## BEGIN Supplied records
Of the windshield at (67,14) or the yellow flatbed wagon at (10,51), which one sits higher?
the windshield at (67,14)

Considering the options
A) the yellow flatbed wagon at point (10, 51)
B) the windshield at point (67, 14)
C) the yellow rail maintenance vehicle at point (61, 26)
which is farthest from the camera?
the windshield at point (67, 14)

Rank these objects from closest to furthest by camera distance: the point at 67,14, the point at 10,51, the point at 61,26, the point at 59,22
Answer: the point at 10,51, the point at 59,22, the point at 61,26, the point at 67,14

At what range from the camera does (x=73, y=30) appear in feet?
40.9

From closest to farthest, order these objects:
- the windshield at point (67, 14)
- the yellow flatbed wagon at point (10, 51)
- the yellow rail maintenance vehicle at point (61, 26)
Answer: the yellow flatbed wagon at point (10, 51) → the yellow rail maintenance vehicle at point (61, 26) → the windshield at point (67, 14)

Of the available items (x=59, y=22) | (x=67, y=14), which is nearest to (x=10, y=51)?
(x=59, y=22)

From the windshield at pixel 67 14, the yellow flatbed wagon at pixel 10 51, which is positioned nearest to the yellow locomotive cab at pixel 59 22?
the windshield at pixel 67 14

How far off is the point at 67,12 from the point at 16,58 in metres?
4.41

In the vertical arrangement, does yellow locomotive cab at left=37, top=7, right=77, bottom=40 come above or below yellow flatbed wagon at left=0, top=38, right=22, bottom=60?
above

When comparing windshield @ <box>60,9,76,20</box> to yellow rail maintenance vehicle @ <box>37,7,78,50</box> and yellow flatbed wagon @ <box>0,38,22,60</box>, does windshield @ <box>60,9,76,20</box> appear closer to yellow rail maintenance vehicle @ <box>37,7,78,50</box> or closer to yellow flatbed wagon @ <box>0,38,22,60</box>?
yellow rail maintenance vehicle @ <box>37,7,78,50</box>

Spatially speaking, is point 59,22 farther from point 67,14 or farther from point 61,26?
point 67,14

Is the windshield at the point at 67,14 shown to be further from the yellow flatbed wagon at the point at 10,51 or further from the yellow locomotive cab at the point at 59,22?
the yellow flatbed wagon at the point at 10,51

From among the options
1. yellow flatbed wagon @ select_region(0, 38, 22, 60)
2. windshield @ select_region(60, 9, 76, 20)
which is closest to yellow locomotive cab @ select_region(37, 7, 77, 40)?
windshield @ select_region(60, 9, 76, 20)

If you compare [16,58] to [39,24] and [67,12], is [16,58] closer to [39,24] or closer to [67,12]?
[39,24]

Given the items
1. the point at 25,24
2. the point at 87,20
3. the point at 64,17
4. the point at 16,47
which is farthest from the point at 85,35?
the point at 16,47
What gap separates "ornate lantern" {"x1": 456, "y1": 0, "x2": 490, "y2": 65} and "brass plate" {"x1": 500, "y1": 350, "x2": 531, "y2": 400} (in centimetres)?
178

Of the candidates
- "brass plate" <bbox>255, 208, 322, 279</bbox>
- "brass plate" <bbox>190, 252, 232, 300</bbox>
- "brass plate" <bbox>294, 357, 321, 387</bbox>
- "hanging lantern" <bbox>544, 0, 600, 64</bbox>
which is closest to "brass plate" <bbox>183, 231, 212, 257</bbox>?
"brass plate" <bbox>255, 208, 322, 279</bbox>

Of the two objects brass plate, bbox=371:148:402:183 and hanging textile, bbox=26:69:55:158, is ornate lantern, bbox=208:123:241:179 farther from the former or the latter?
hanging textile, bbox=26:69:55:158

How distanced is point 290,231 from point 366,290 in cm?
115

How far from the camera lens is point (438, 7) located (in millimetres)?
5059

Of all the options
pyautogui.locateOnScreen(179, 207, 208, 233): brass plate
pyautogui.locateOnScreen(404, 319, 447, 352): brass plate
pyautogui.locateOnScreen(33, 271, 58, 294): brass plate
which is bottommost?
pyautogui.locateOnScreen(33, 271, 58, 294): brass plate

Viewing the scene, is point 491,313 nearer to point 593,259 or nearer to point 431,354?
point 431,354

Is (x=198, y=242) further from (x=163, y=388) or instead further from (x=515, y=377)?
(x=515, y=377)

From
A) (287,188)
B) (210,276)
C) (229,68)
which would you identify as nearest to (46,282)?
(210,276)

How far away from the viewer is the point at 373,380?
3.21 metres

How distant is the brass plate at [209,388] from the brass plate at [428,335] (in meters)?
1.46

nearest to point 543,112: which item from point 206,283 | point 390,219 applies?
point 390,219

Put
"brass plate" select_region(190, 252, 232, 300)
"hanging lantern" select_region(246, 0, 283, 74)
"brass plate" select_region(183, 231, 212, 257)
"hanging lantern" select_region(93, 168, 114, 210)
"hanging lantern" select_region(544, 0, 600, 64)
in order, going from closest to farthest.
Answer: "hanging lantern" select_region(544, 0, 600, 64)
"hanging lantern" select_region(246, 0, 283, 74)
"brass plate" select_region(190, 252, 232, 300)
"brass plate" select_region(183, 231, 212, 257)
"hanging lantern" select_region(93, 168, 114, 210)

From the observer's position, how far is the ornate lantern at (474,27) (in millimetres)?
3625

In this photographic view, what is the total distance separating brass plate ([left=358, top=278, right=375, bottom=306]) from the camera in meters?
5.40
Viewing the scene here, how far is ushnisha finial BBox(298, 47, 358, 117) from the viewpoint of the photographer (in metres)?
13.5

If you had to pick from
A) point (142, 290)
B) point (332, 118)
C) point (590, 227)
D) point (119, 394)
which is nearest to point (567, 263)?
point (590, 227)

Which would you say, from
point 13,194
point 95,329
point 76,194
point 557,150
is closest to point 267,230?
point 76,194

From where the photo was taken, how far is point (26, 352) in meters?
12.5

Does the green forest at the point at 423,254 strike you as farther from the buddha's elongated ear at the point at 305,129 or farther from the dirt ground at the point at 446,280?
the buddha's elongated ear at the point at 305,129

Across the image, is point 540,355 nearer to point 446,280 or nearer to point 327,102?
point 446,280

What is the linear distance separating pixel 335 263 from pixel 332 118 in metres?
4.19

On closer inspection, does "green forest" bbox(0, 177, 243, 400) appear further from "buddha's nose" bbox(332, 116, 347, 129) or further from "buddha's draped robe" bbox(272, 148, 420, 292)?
## END Supplied records
The exercise:
Take the line holding "Does the green" and all lines after it through the end of the data, and set them down exactly.

Result:
Does the green forest at the point at 423,254 strike you as farther from the buddha's elongated ear at the point at 305,129 or farther from the dirt ground at the point at 446,280?
the buddha's elongated ear at the point at 305,129

Across the image, is point 540,355 nearer to point 446,280 or nearer to point 327,102?
point 446,280

What is the linear distance separating pixel 335 263 from pixel 332 118 in metres?
4.19

On closer inspection, does "green forest" bbox(0, 177, 243, 400) appear further from "buddha's nose" bbox(332, 116, 347, 129) or further from "buddha's draped robe" bbox(272, 148, 420, 292)?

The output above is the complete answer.